[Short text fragments from websites]
Content starts

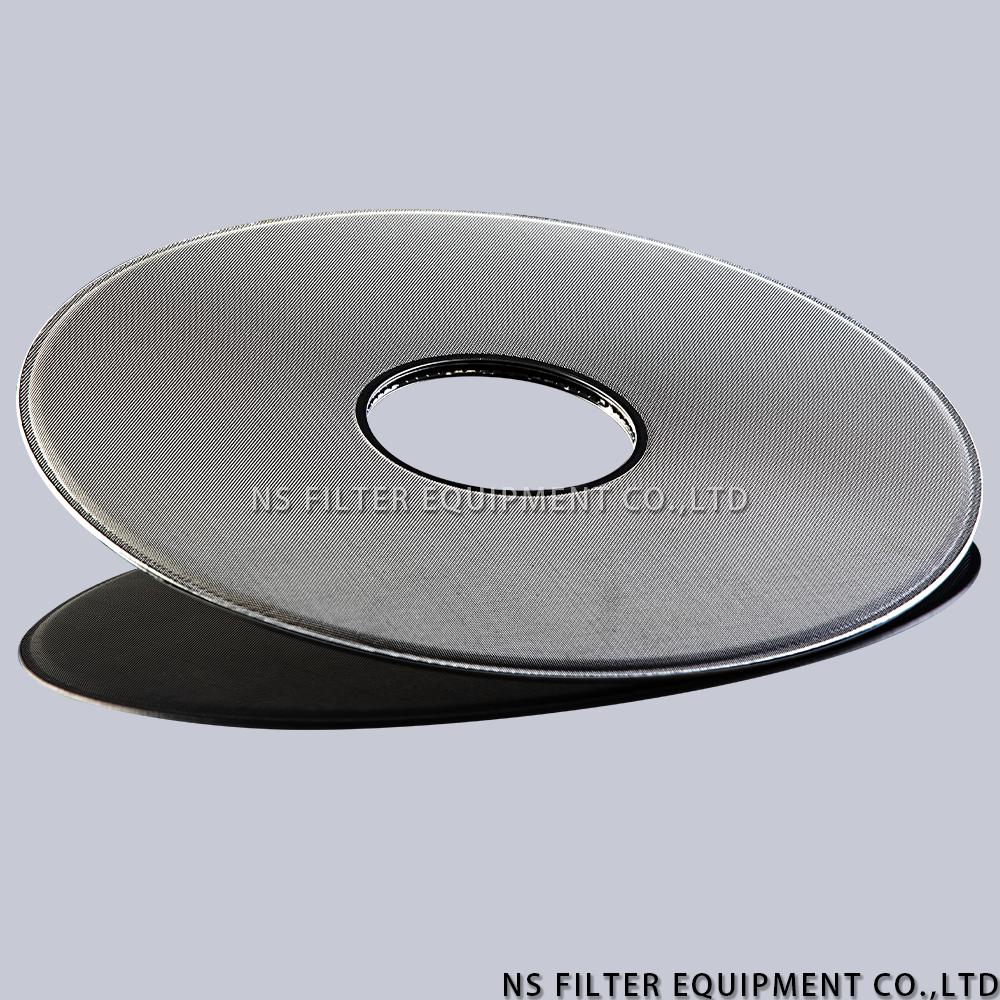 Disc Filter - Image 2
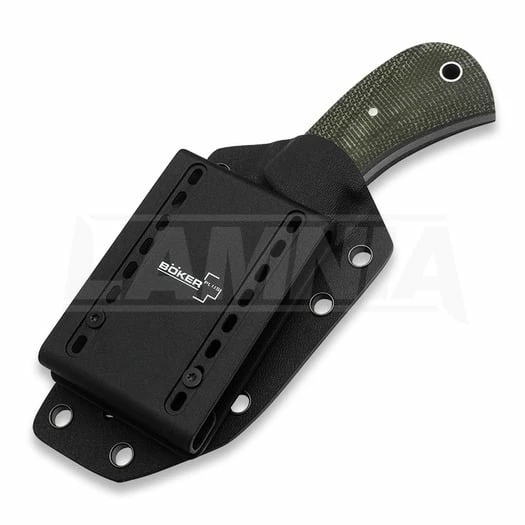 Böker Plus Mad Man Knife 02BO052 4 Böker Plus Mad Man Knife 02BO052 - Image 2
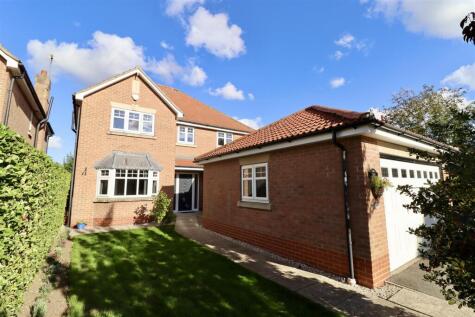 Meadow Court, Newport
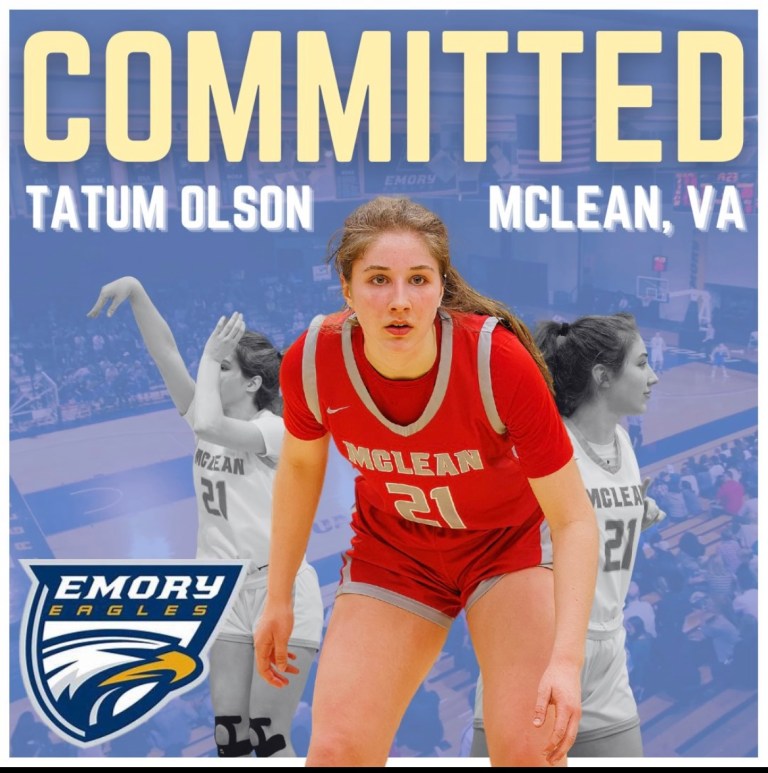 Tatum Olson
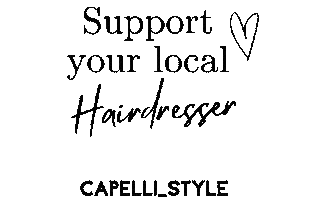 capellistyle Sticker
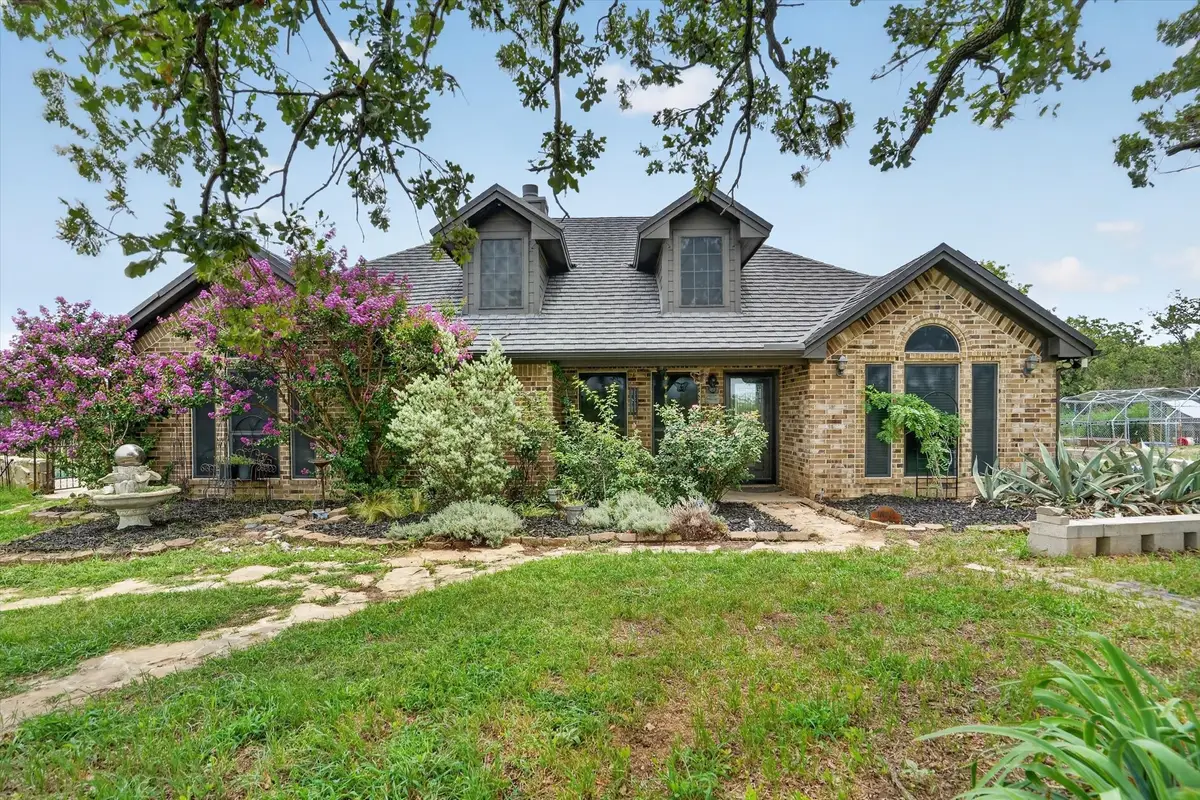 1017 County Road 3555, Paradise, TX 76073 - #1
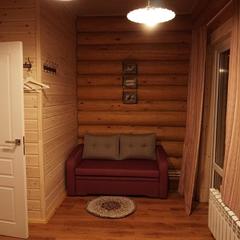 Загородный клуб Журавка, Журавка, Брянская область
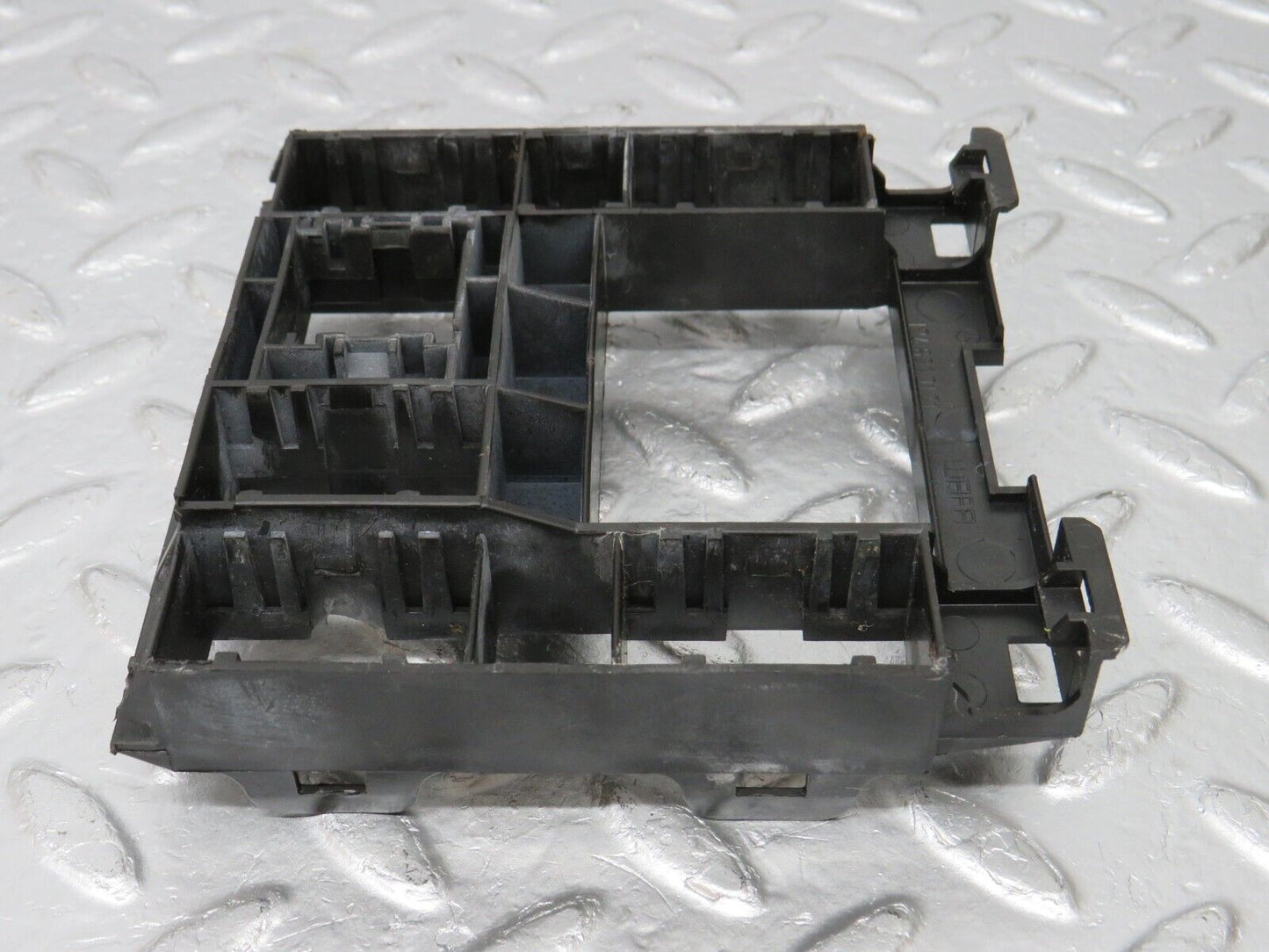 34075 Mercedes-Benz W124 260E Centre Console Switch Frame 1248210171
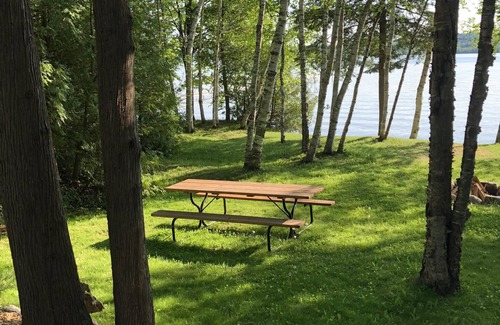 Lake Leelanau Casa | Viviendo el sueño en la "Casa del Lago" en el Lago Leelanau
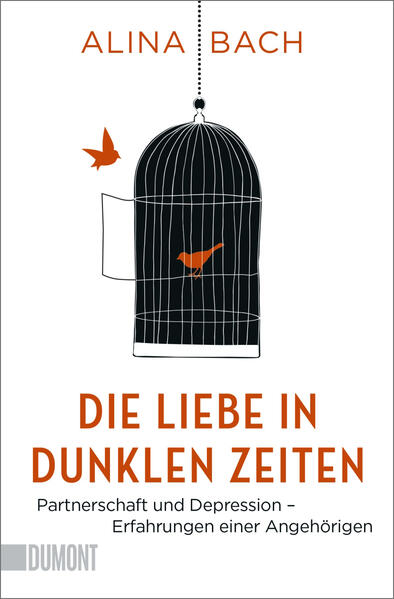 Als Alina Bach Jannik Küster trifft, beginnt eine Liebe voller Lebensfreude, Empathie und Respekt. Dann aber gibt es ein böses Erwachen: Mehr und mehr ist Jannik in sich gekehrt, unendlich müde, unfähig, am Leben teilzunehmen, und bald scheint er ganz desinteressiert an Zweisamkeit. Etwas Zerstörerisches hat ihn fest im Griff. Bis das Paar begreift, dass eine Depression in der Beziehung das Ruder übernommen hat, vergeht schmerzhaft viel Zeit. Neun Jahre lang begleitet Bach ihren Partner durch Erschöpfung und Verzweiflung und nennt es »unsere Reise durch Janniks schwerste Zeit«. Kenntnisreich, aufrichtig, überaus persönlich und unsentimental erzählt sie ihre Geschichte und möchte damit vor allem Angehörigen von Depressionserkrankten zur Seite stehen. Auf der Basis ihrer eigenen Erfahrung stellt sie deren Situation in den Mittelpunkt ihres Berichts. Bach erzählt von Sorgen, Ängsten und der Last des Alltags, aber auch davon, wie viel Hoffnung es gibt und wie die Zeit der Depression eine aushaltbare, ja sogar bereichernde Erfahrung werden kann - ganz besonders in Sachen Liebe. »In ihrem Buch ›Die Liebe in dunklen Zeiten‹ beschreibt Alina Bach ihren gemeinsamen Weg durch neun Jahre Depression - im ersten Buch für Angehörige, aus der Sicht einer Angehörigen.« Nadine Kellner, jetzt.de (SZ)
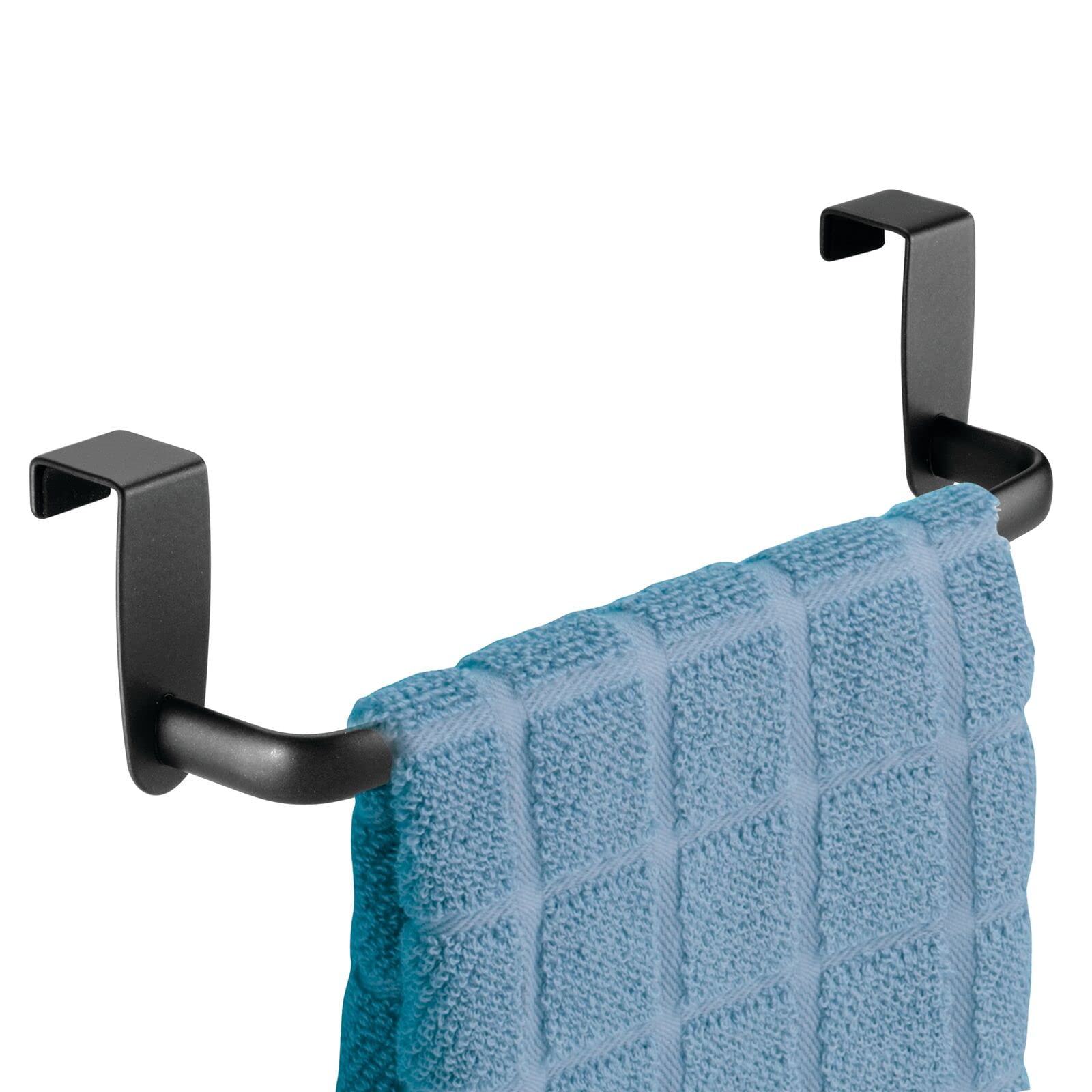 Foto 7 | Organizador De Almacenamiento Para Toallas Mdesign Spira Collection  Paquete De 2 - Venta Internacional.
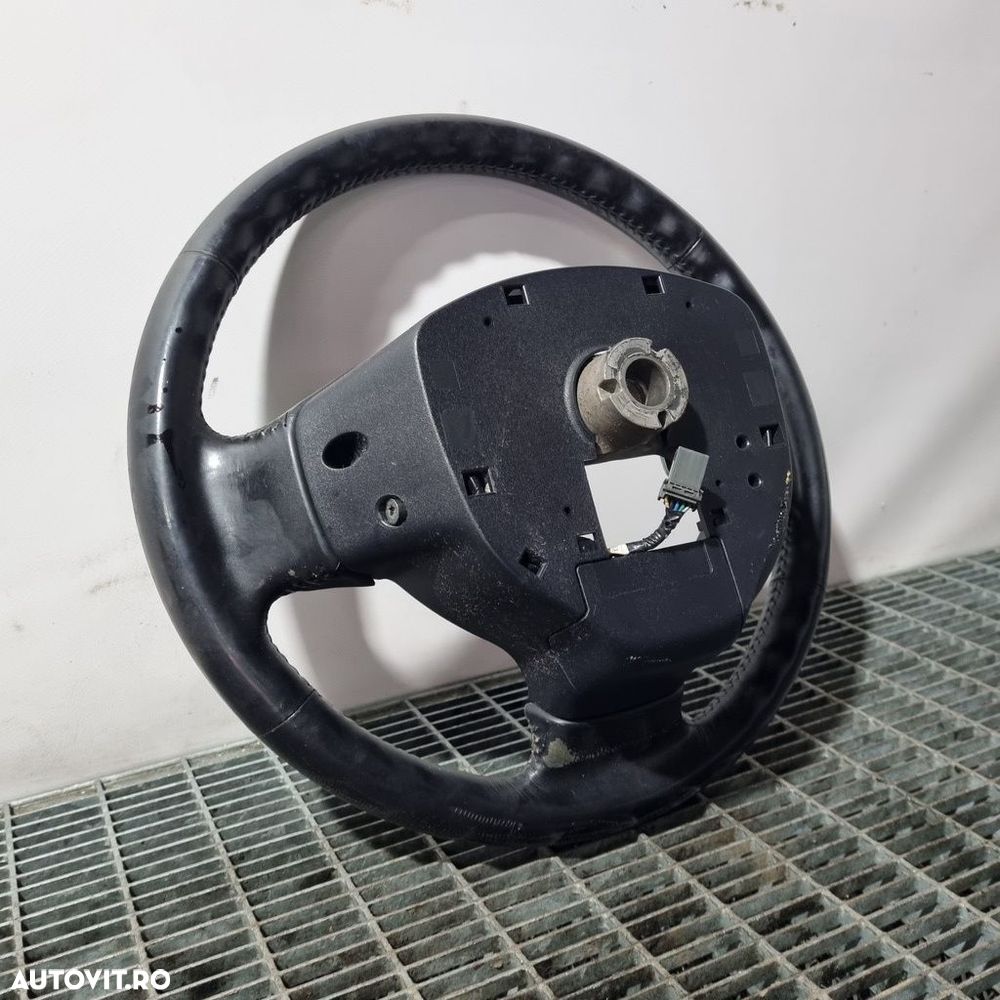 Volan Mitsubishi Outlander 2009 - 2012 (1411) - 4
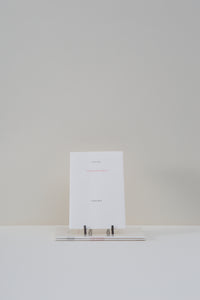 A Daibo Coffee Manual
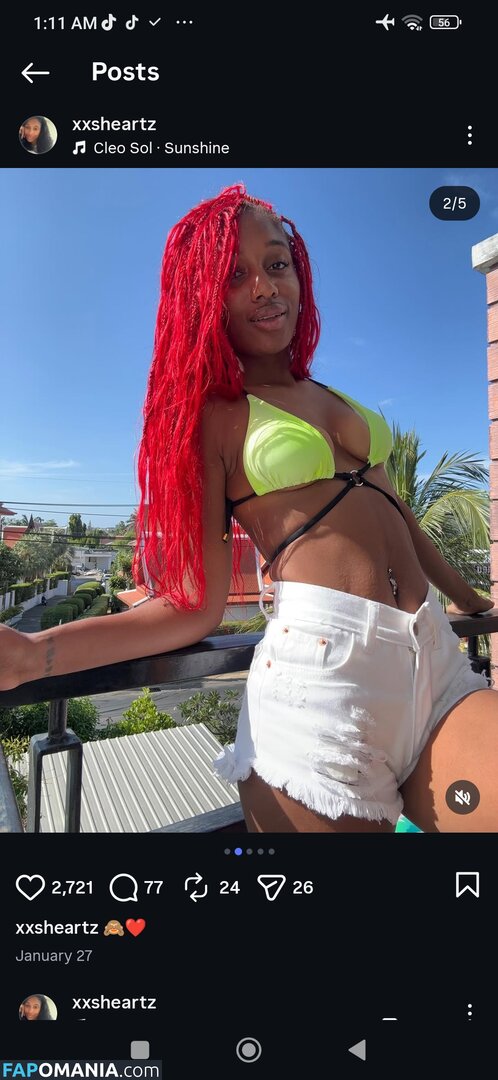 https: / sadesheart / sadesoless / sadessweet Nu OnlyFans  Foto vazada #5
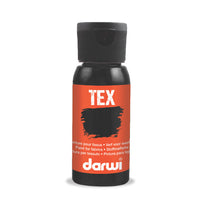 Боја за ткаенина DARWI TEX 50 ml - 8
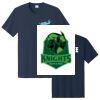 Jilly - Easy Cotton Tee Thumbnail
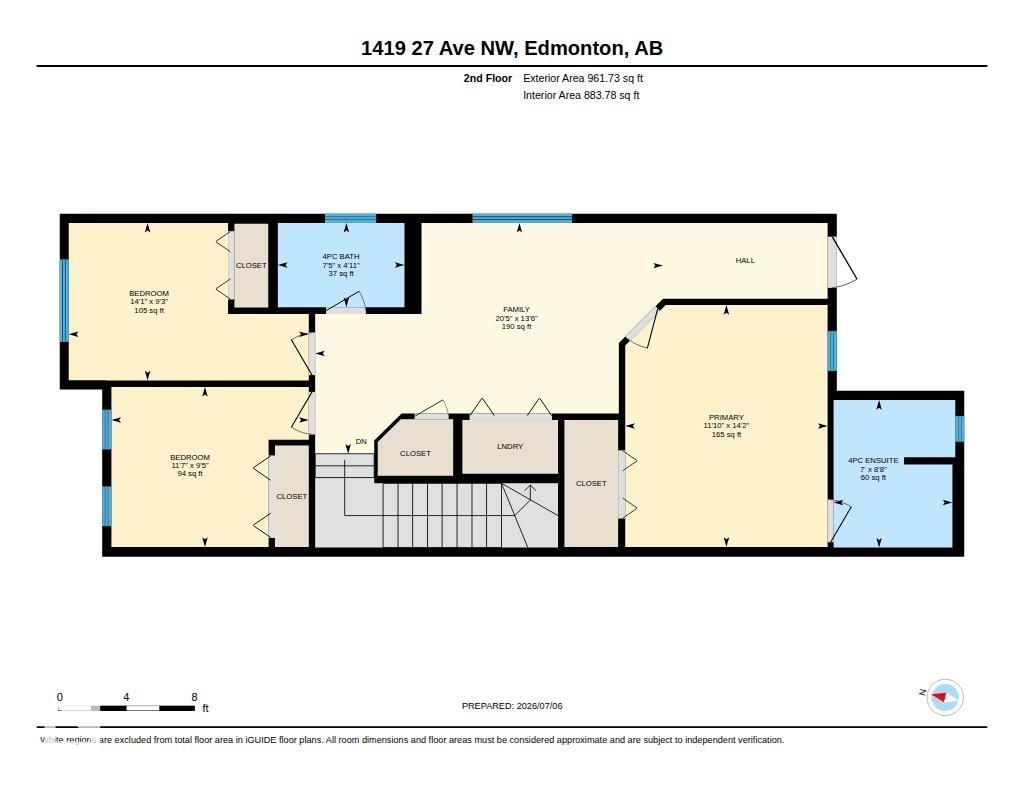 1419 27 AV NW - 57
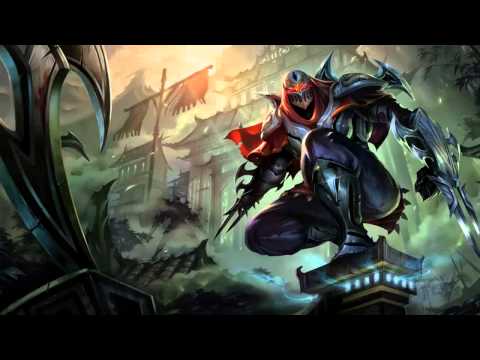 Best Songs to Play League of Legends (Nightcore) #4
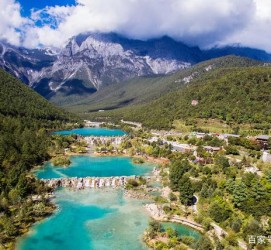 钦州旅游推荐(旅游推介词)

Content ends

Requirement: Print the entries above word for word, without pictures.

Written solution:
 Disc Filter - Image 2
 Böker Plus Mad Man Knife 02BO052 4 Böker Plus Mad Man Knife 02BO052 - Image 2
 Meadow Court, Newport
 Tatum Olson
 capellistyle Sticker
 1017 County Road 3555, Paradise, TX 76073 - #1
 Загородный клуб Журавка, Журавка, Брянская область
 34075 Mercedes-Benz W124 260E Centre Console Switch Frame 1248210171
 Lake Leelanau Casa | Viviendo el sueño en la "Casa del Lago" en el Lago Leelanau
 Als Alina Bach Jannik Küster trifft, beginnt eine Liebe voller Lebensfreude, Empathie und Respekt. Dann aber gibt es ein böses Erwachen: Mehr und mehr ist Jannik in sich gekehrt, unendlich müde, unfähig, am Leben teilzunehmen, und bald scheint er ganz desinteressiert an Zweisamkeit. Etwas Zerstörerisches hat ihn fest im Griff. Bis das Paar begreift, dass eine Depression in der Beziehung das Ruder übernommen hat, vergeht schmerzhaft viel Zeit. Neun Jahre lang begleitet Bach ihren Partner durch Erschöpfung und Verzweiflung und nennt es »unsere Reise durch Janniks schwerste Zeit«. Kenntnisreich, aufrichtig, überaus persönlich und unsentimental erzählt sie ihre Geschichte und möchte damit vor allem Angehörigen von Depressionserkrankten zur Seite stehen. Auf der Basis ihrer eigenen Erfahrung stellt sie deren Situation in den Mittelpunkt ihres Berichts. Bach erzählt von Sorgen, Ängsten und der Last des Alltags, aber auch davon, wie viel Hoffnung es gibt und wie die Zeit der Depression eine aushaltbare, ja sogar bereichernde Erfahrung werden kann - ganz besonders in Sachen Liebe. »In ihrem Buch ›Die Liebe in dunklen Zeiten‹ beschreibt Alina Bach ihren gemeinsamen Weg durch neun Jahre Depression - im ersten Buch für Angehörige, aus der Sicht einer Angehörigen.« Nadine Kellner, jetzt.de (SZ)
 Foto 7 | Organizador De Almacenamiento Para Toallas Mdesign Spira Collection  Paquete De 2 - Venta Internacional.
 Volan Mitsubishi Outlander 2009 - 2012 (1411) - 4
 A Daibo Coffee Manual
 https: / sadesheart / sadesoless / sadessweet Nu OnlyFans  Foto vazada #5
 Боја за ткаенина DARWI TEX 50 ml - 8
 Jilly - Easy Cotton Tee Thumbnail
 1419 27 AV NW - 57
 Best Songs to Play League of Legends (Nightcore) #4
 钦州旅游推荐(旅游推介词)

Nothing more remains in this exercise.